- **SOURCE DOCUMENT**
At step 720, ML system 150 determines whether it is time to dequeue the new alert. As mentioned previously, ML system 150 makes this determination based on the new alert's priority relative to other alerts. Alerts are dequeued more quickly from high-priority alert queue 230 than from gray alert queue 240. If it is not time to dequeue the new alert, method 700 remains at step 720, and ML system 150 waits until is time to dequeue the new alert. If it is time to dequeue the new alert, method 700 moves to step 722.


At step 722, ML system 150 dequeues the new alert and transmits it to security analytics platform 160 for security risk evaluation. At security analytics platform 160, the new alert is evaluated for malicious activity of the computer system, i.e., it is determined whether the new alert is a malicious alert or a harmless alert. If the new alert is a malicious alert, security analytics platform 160 quickly identifies the associated malicious activity and remediates customer environment 102 accordingly. After step 722, method 700 ends. It should be noted that the above descriptions encapsulate just one method of using event frequencies to determine priorities for alerts and that other methods are possible and contemplated by embodiments.



FIG. 8 is a block diagram illustrating components of ML system 150, ML system 150 being configured to perform alternative embodiments. According to the alternative embodiments, during the operational period of ML system 150, rule-based ML platform 152 does not store alerts in high-priority alert queue 230 and gray alert queue 240. Instead, if rule-based analysis service 220 determines that a new alert is high or gray priority, graph-based ML platform 154 analyzes the new alert according to steps 704-722 of FIG. 7. Graph-based analysis service 280 may determine that the new alert is high, gray, or low priority. Graph-based analysis service 280 then stores the new alert in the respective queue, which is high-priority alert queue 230 if the alert is high priority, gray alert queue 240 if gray priority, or low-priority alert queue 250 if low priority.


In some cases, graph-based ML platform 154 determines a more definitive priority level (high or low priority) than rule-based ML platform 152 determines (gray priority). Furthermore, as discussed earlier, for certain types of alerts, graph-based ML platform 154 classifies alerts more accurately than rule-based ML platform 152. If the new alert is malicious, graph-based ML platform 154 may help security analytics platform 160 discover the new alert more quickly by storing the new alert in high-priority alert queue 230 (instead of rule-based ML platform 152 storing it in gray alert queue 240). On the other hand, if the new alert is harmless, graph-based ML platform 154 may prevent security analytics platform 160 from spending valuable time analyzing the harmless alert by storing the new alert in low-priority alert queue 250 (instead of rule-based ML platform 152 storing it in gray alert queue 240).

- **TASKS TO COMPLETE**
• A. Name every alert queue, with its reference numeral, that the alert-prioritization text mentions.
• B. Transcribe the alert-prioritization text word for word from "At step 722, ML" to "contemplated by embodiments.".

- **INFORMATION SHOWN**
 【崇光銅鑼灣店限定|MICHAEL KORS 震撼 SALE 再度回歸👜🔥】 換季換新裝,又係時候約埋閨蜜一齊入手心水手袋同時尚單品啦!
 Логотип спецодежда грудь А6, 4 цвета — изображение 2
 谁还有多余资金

--

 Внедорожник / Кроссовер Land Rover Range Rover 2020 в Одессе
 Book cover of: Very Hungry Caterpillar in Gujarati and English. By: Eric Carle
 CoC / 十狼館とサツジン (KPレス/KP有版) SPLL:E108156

- **SOLUTIONS BY TASK**
• A.
- high-priority alert queue 230
- gray alert queue 240
- low-priority alert queue 250

• B.
At step 722, ML system 150 dequeues the new alert and transmits it to security analytics platform 160 for security risk evaluation. At security analytics platform 160, the new alert is evaluated for malicious activity of the computer system, i.e., it is determined whether the new alert is a malicious alert or a harmless alert. If the new alert is a malicious alert, security analytics platform 160 quickly identifies the associated malicious activity and remediates customer environment 102 accordingly. After step 722, method 700 ends. It should be noted that the above descriptions encapsulate just one method of using event frequencies to determine priorities for alerts and that other methods are possible and contemplated by embodiments.